### What needs to be done
For each line below, return an exact copy.

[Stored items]
* * * * *

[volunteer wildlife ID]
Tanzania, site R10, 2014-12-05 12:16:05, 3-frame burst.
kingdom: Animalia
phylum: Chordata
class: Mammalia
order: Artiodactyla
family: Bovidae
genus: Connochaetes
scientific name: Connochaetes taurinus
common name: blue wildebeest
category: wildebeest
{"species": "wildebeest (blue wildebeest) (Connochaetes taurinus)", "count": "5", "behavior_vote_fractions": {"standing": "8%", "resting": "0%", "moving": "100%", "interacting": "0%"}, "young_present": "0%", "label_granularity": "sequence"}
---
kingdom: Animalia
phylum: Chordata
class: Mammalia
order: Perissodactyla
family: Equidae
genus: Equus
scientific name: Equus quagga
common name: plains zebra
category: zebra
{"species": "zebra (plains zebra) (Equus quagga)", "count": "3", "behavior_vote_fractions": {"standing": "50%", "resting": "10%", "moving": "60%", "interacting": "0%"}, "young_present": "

* * * * *

### Answer for this exercise
[volunteer wildlife ID]
Tanzania, site R10, 2014-12-05 12:16:05, 3-frame burst.
kingdom: Animalia
phylum: Chordata
class: Mammalia
order: Artiodactyla
family: Bovidae
genus: Connochaetes
scientific name: Connochaetes taurinus
common name: blue wildebeest
category: wildebeest
{"species": "wildebeest (blue wildebeest) (Connochaetes taurinus)", "count": "5", "behavior_vote_fractions": {"standing": "8%", "resting": "0%", "moving": "100%", "interacting": "0%"}, "young_present": "0%", "label_granularity": "sequence"}
---
kingdom: Animalia
phylum: Chordata
class: Mammalia
order: Perissodactyla
family: Equidae
genus: Equus
scientific name: Equus quagga
common name: plains zebra
category: zebra
{"species": "zebra (plains zebra) (Equus quagga)", "count": "3", "behavior_vote_fractions": {"standing": "50%", "resting": "10%", "moving": "60%", "interacting": "0%"}, "young_present": "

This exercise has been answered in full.